- 課題 -
1. 旅行記に登場する人物のうち、筆者とその夫を除く全員を本文での呼び方のまま挙げてください。
2. 旅行記を、最後の文の後から書き継いでください。

- 出典 -
........
まこの時間

毎日の生活の中の小さな癒しと、笑いを求めて。

富士周遊旅行 その2

2009-10-05 | 旅行
豹柄姉さんに呼ばれ、躊躇したものの、迫力に負けて、わたしも主人もおろおろと中に入った。
「呑み放題2時間にしてっ!ひとり2100円!」と、ホテルの人に談判していた。というより、有無を言わさない流れだ。

わたしたちは、ひたすら飲んで歌えばいいのである。
しかし、この歳で初めての人と酒を飲むのは、緊張がある。
心底楽しくなれるか分からない。酒に頼るしかない。
互いに、性格も素性も分からないのだから。

リーダー格のおっちゃんが、ひょうきんで盛り上げ方が尋常でない。爆笑だ。
「納豆売りの歌」などは、笑い転げた。完璧なスペイン語に聞こえる。
こんな唄があったのだと、旦那と感動。
もうひと組の尼御前から乗った夫婦は、奥さんが運動会で声を出しすぎてかすれたので歌えないと言いながらも歌いだした。
ハスキーで色っぽい。
宴会で丸め込まれたか、この乗りに吸い寄せられたか。
そのだんなさんが、古い田端義夫を歌いだし、マイクを浴衣に挟むと、すかさず奥さんが入り口の洋服掛けのところから、ハンガーを持ってきて、だんなさんに持たす。息もぴったりの夫婦だ。
........
- 記録データ -
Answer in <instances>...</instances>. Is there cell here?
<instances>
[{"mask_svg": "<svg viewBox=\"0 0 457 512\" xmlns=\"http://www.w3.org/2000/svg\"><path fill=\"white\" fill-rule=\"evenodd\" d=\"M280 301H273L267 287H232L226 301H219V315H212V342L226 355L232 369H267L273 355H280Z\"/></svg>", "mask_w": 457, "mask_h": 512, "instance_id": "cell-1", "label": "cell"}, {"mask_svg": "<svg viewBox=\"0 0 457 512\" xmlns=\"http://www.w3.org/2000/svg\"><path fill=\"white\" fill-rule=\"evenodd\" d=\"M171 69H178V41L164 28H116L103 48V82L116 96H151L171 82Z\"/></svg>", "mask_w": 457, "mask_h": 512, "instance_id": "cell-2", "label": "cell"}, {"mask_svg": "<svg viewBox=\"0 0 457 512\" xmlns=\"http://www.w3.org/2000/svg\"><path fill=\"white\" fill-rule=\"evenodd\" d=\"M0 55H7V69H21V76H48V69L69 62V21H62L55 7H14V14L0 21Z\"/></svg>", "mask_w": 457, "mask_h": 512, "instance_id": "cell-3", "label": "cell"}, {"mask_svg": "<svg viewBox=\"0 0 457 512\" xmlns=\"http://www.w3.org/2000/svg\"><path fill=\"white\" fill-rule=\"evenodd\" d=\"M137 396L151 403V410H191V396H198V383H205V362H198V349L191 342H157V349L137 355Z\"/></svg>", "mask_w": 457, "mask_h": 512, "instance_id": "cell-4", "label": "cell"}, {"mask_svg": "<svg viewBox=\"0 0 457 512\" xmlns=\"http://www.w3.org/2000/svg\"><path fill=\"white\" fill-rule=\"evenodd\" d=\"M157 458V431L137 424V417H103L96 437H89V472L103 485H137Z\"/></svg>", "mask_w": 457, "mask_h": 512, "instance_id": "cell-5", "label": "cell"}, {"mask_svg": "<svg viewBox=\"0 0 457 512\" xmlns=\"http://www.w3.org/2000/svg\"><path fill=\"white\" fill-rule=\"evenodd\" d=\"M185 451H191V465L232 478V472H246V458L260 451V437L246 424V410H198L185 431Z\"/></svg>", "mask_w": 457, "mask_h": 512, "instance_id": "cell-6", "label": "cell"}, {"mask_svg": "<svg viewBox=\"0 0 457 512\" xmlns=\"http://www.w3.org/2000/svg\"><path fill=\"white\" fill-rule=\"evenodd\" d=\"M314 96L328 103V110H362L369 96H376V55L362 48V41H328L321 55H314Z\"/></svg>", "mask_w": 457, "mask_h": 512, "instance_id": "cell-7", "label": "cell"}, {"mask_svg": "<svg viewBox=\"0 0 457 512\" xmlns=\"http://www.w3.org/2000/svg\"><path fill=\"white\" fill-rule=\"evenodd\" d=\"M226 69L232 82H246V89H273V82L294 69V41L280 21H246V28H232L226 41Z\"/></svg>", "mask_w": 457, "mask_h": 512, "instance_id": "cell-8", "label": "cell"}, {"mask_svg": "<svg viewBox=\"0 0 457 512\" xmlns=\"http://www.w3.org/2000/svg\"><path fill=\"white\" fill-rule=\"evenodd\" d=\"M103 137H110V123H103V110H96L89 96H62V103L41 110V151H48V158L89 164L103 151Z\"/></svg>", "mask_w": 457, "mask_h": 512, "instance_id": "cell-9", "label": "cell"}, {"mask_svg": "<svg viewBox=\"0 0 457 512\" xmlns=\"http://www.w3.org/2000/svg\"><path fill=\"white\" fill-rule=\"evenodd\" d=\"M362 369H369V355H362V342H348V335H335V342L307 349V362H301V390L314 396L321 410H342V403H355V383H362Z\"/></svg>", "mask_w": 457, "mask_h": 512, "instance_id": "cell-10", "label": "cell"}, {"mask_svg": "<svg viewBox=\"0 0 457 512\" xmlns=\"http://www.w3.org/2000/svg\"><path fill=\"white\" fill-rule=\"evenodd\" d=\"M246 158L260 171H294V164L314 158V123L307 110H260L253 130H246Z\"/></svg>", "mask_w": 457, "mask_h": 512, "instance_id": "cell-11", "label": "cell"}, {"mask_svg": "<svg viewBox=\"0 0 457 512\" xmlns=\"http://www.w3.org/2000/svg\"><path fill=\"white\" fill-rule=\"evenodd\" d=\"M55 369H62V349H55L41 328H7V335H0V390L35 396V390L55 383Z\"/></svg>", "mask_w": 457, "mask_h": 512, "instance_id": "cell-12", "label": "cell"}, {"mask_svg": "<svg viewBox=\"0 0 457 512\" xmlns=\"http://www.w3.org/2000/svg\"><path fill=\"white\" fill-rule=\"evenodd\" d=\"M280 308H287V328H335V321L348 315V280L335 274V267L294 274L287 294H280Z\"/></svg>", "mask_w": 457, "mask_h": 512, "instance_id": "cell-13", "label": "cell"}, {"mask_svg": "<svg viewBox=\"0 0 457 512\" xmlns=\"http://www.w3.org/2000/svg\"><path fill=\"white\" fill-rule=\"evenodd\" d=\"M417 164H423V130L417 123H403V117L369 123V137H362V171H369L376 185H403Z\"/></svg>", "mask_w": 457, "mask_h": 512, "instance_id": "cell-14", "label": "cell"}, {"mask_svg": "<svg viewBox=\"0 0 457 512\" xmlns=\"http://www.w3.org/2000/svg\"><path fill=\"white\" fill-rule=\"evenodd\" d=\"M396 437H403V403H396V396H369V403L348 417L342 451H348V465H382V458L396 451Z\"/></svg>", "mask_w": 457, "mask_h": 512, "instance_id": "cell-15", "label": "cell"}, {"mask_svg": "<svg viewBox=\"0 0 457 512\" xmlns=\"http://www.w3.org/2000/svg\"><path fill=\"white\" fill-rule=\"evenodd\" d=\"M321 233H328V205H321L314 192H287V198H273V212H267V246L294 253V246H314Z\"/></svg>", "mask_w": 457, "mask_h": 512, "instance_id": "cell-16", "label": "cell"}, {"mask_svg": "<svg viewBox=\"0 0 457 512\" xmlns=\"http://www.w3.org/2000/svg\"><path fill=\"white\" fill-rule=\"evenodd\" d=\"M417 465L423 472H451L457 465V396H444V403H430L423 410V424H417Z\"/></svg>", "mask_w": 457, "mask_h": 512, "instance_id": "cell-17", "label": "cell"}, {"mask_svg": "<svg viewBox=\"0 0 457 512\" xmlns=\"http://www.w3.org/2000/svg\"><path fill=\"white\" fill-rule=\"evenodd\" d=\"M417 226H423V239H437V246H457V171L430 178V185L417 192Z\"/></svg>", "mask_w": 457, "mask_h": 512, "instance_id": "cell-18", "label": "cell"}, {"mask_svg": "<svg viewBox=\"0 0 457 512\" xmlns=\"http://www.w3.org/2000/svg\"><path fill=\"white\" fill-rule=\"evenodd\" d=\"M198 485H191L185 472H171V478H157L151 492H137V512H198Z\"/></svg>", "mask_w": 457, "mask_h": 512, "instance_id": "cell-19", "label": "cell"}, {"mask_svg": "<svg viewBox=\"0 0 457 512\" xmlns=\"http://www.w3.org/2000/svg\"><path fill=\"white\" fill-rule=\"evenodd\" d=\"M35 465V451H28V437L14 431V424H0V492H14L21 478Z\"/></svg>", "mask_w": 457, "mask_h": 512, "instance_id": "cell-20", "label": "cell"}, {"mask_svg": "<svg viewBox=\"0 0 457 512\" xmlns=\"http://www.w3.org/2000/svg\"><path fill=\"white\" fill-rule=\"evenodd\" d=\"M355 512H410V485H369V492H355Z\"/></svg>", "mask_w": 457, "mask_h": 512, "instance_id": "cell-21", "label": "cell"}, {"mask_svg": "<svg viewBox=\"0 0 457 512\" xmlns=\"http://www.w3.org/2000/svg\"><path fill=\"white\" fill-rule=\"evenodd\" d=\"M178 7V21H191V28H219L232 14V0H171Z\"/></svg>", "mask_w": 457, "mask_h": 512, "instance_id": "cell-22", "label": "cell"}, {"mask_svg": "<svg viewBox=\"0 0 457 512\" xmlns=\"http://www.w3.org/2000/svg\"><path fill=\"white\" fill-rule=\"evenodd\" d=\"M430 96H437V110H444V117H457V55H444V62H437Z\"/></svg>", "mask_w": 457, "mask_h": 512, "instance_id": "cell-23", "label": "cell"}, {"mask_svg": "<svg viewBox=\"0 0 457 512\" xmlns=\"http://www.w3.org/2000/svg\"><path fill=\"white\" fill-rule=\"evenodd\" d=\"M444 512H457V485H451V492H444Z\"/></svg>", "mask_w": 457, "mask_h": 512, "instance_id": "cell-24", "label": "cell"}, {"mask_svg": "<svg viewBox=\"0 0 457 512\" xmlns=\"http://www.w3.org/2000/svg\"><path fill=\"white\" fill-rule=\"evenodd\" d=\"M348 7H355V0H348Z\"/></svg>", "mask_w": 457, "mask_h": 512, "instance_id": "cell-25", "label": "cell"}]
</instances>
........
- 解答一覧 -
1. 豹柄姉さん、ホテルの人、リーダー格のおっちゃん、尼御前から乗った夫婦の奥さん、そのだんなさん

2.
飲み屋風の女性ふたりも、さすがに慣れているようでいい声だ。
豹柄の姉さんは、何かとこまめにウーロン茶割などを作っては持ってきてくれる。
どこかのスナックに来たようなサービス。
豹柄姉さんは、納豆売りのおっちゃんに「しげのりぃ。やるう」と、声をかける。
旦那だという。8才違うのだとのこと。
他の姉さんとは、5月の旅行で知り合って、今回は一緒に来たのだという。
「あの子らは4才下。」こちらが何も聞かないのに、次々と話してくれる。
「うちは、しげいち」とわたしが言うと、
「あはは・・しげいち、しげのり、しげのすけ」
と、それぞれを指差した。しげのすけと呼ばれたのは、尼御前夫婦の旦那さん。
ほんとは違う名前だが、語呂合わせにしげのすけと呼ばれる羽目に。

このあたりで、酒の力も加わり全員が意気投合してきた。
瞬く間に2時間は過ぎて、豹柄の姉さんの部屋で三次会となった。
わたしたちは、缶ビールやワインを持って、部屋へ訪ねた。
5人の部屋だ。

互いの名前を名乗りあった。
勝手にしげのすけと名づけられた人は、ほんとは「てつじ」で、奥さんがたみちゃん。
かおりちゃんとももちゃんは、「わたしら、ばついちや」とのこと。
子供もいるらしい。二人合わせて、ももいかおり・・とか、茶化していた。
豹柄の姉さんは、さっちゃんで、しげのりと夫婦。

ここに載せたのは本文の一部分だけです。